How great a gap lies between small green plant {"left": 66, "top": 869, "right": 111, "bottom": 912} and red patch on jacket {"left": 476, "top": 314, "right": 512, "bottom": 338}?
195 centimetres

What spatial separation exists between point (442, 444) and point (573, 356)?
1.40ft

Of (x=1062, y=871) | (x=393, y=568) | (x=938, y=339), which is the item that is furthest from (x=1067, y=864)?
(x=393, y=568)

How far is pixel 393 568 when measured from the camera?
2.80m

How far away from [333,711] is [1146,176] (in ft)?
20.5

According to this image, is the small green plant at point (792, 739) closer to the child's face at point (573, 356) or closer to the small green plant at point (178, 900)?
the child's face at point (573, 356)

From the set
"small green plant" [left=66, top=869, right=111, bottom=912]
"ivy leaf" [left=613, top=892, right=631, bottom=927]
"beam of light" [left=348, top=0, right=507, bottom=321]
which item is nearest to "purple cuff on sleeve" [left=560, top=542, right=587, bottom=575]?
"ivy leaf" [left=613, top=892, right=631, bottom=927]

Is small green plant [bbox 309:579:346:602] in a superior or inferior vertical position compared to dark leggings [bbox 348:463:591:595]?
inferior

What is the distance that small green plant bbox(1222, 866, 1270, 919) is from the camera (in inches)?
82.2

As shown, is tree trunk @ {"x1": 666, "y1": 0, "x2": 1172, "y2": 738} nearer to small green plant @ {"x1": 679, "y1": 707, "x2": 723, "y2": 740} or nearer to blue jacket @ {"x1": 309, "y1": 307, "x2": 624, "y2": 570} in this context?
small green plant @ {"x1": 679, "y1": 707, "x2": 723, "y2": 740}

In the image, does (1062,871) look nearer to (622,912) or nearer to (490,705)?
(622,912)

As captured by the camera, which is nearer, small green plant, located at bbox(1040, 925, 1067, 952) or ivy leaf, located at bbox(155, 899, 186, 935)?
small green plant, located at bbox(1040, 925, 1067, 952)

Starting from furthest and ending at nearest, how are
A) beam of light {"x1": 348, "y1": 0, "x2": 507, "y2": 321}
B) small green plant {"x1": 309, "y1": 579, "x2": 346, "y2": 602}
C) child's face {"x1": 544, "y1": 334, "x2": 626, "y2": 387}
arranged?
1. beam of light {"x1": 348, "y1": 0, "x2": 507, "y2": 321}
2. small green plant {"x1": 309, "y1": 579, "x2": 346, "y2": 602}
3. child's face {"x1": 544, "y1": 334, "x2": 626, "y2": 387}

[What you should do]
Reproduce all of the records above verbatim, keeping every line in its original order.

[Answer to the task]
How great a gap lies between small green plant {"left": 66, "top": 869, "right": 111, "bottom": 912} and red patch on jacket {"left": 476, "top": 314, "right": 512, "bottom": 338}?
195 centimetres

What spatial separation exists between point (442, 444) and point (573, 356)?
1.40ft

Of (x=1062, y=871) | (x=393, y=568) | (x=938, y=339), which is the item that is furthest from (x=1067, y=864)?
(x=393, y=568)

How far is pixel 393 568 when measured from the camera?
2.80m

How far away from [333,711] is [1146,176] (in ft)?
20.5

According to this image, is the small green plant at point (792, 739) closer to the child's face at point (573, 356) or closer to the small green plant at point (178, 900)?
the child's face at point (573, 356)

From the set
"small green plant" [left=66, top=869, right=111, bottom=912]
"ivy leaf" [left=613, top=892, right=631, bottom=927]
"beam of light" [left=348, top=0, right=507, bottom=321]
which item is nearest to "purple cuff on sleeve" [left=560, top=542, right=587, bottom=575]?
"ivy leaf" [left=613, top=892, right=631, bottom=927]

Is small green plant [bbox 309:579:346:602] in a superior or inferior vertical position compared to dark leggings [bbox 348:463:591:595]?
inferior

What is the distance that small green plant bbox(1222, 866, 1270, 919) is from the camera (in inches)?
82.2

As shown, is tree trunk @ {"x1": 666, "y1": 0, "x2": 1172, "y2": 738} nearer to small green plant @ {"x1": 679, "y1": 707, "x2": 723, "y2": 740} or nearer to blue jacket @ {"x1": 309, "y1": 307, "x2": 624, "y2": 570} in this context?
small green plant @ {"x1": 679, "y1": 707, "x2": 723, "y2": 740}

In the image, does (1062,871) look nearer to (622,912) or nearer to (490,705)?
(622,912)

As captured by the camera, which is nearer, small green plant, located at bbox(1040, 925, 1067, 952) or ivy leaf, located at bbox(155, 899, 186, 935)?
small green plant, located at bbox(1040, 925, 1067, 952)

Starting from furthest and ending at nearest, how are
A) beam of light {"x1": 348, "y1": 0, "x2": 507, "y2": 321}
B) small green plant {"x1": 309, "y1": 579, "x2": 346, "y2": 602}
C) child's face {"x1": 544, "y1": 334, "x2": 626, "y2": 387}
arranged?
1. beam of light {"x1": 348, "y1": 0, "x2": 507, "y2": 321}
2. small green plant {"x1": 309, "y1": 579, "x2": 346, "y2": 602}
3. child's face {"x1": 544, "y1": 334, "x2": 626, "y2": 387}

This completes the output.